Il n’est d’ailleurs pas innocent qu’on nous ait proposé une citation du livre Kamouraska, d’Anne Hébert en guise d’exergue. Le lisant, c’est plutôt au Torrent que ce monde fait penser. Là aussi, on voyait pareille claustration et pareille luxuriance. François et sa mère vivait sur une ferme isolée, séparée des autres par une forêt épaisse. Sauf que, dans le cas du roman de Marie-Hélène Poitras, et cela est très significatif, c’est un monde complet qui est recréé et qui semble impossible. Vraisemblable, mais improbable. Pourquoi?

Pour plusieurs raisons! D’abord, il en va de ce village de Noirax et de la contrée où il est situé comme s’il cumulait bien trop de possibilités, bien trop de caractéristiques, je dirais, biologiques et au plan des ressources qu’il a, des habitants qui sont les siens, du cadre géographique où il est campé, pour être véridique. On a ici poussé la vraisemblance à sa limite. On s’est plu à concevoir un village, un environnement, à partir de traits rapportés issus de modèles réels dont on a reproduit les signes, mais pas le réel contenu.

Si bien qu’arrivent en cette bourgade des gens qui nous viennent à l’occasion des singuliers Hauts-Pays, de l’Ouesta, du Finistax et du Saud. De même, les paysages, qu’on imagine depuis les descriptions précises, ne semblent pas devoir pouvoir loger ensemble, dans un même lieu. Cette concentration abusive ne va pas sans une exubérance qui est en relation étroite avec une exacerbation des sentiments. Là aussi, une intensité émotive, des moments où les émois sont en apex, rappellent d’autres écrivaines que l’auteure ne manque pas de saluer, à la fin.

Ce qui trouble encore plus, ce sont les leitmotivs de chansons folkloriques qui viennent scander l’histoire. La laine des moutons, L’arbre est dans ses feuilles, Ah! Vous dirais-je maman, La pêche aux moules et Ne pleure pas Jeannette sont là pour souligner une légèreté qui grince quand on la met en balance avec la sensualité sourde, sans cesse présente en sous-main, de l’histoire.

De plus, il y a quelque chose de vaguement sensuel dans le soin donné aux descriptions de victuailles, aux vivres disponibles en ces lieux, dans le rapport qu’ont les protagonistes avec leurs entours et les ressources que ceux-ci offrent.

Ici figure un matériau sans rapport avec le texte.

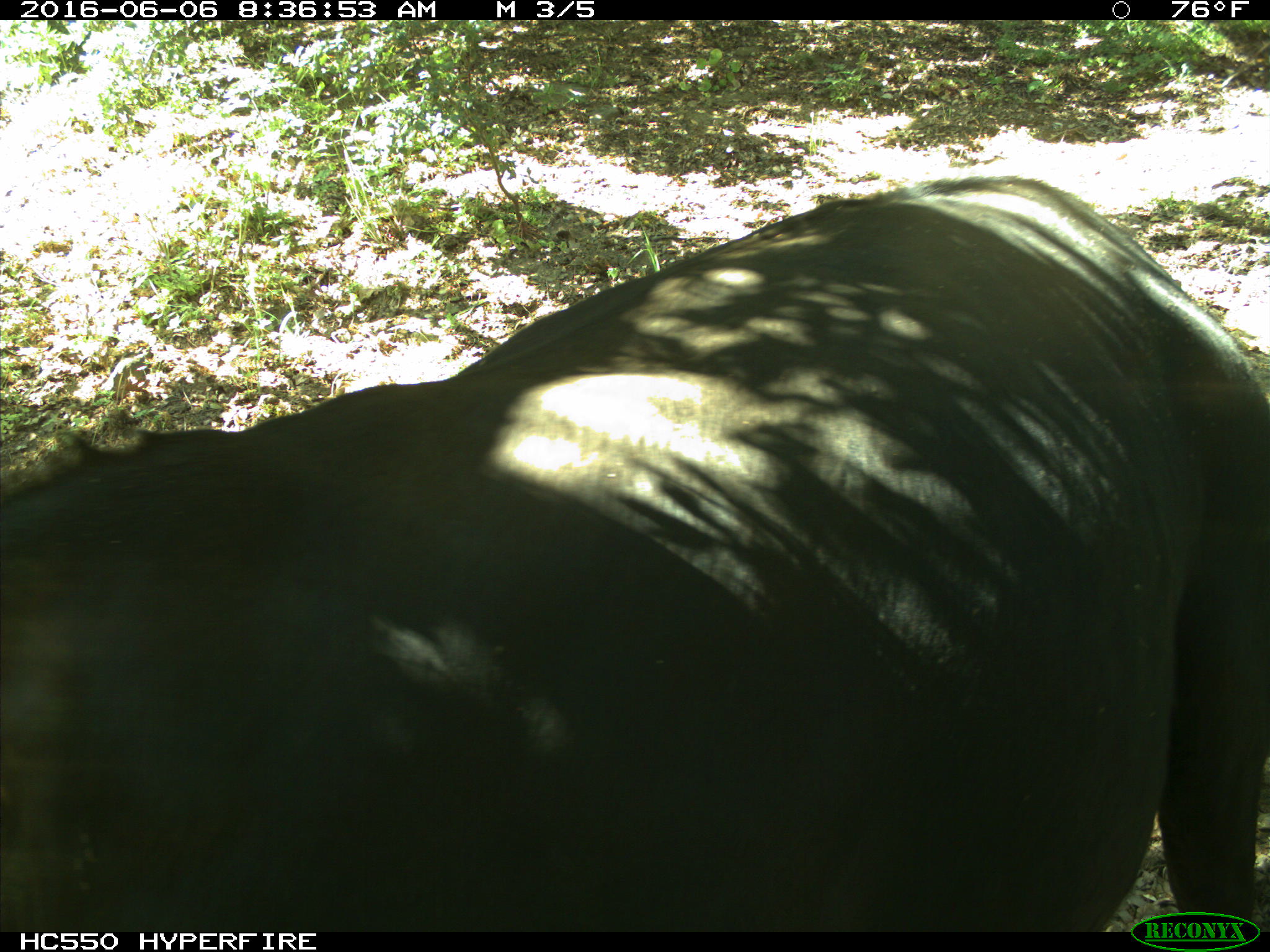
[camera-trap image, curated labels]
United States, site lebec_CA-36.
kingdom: Animalia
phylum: Chordata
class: Mammalia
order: Artiodactyla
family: Bovidae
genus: Bos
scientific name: Bos taurus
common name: domestic cow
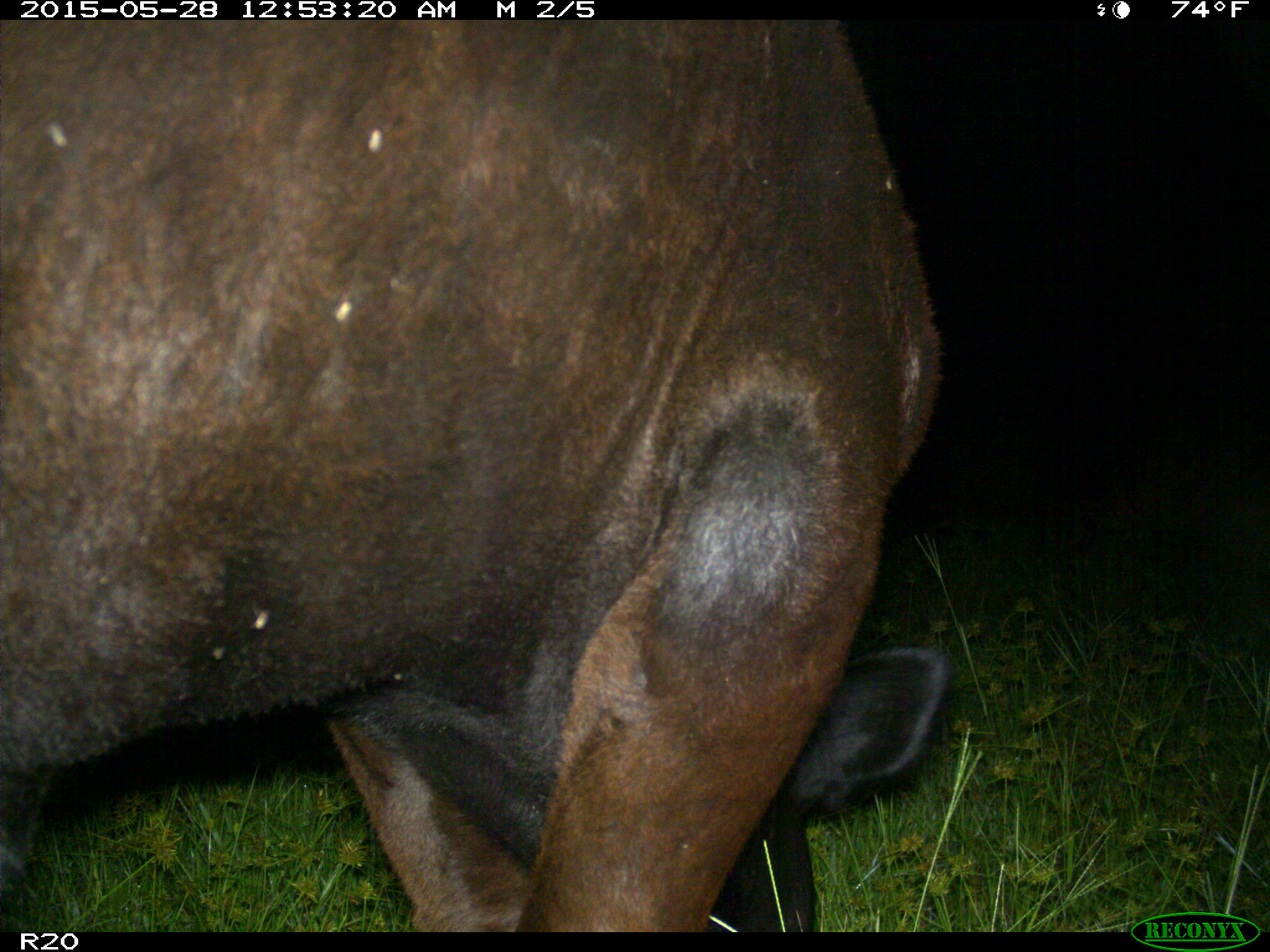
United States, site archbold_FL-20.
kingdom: Animalia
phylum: Chordata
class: Mammalia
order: Artiodactyla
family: Bovidae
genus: Bos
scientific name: Bos taurus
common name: domestic cow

De sensuel et de faisandé, dirait-on, sans que les deux impressions se nuisent entre elles. Bien plus, elles s’épaulent dans l’évocation de quelque chose de sourd, se dynamisent l’une l’autre. Cela produit du capiteux, du concupiscent!

Bientôt, on a compris! La Désidérata serait l’équivalent littéraire d’une nature morte, peinture de nature inanimée et de restes de table ou évocation d’un repas passé. Cela expliquerait la plastique des scènes montrées, du village, cette méticulosité accordée aux détails.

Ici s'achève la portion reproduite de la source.